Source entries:
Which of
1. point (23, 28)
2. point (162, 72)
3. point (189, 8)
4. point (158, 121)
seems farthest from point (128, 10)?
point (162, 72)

__WHAT THE TASK REQUIRES__. Can you write every line of the entries above as a JSON array of strings, one string per line and no blank lines?

__SOLUTION BELOW__.
[
  "Which of",
  "1. point (23, 28)",
  "2. point (162, 72)",
  "3. point (189, 8)",
  "4. point (158, 121)",
  "seems farthest from point (128, 10)?",
  "point (162, 72)"
]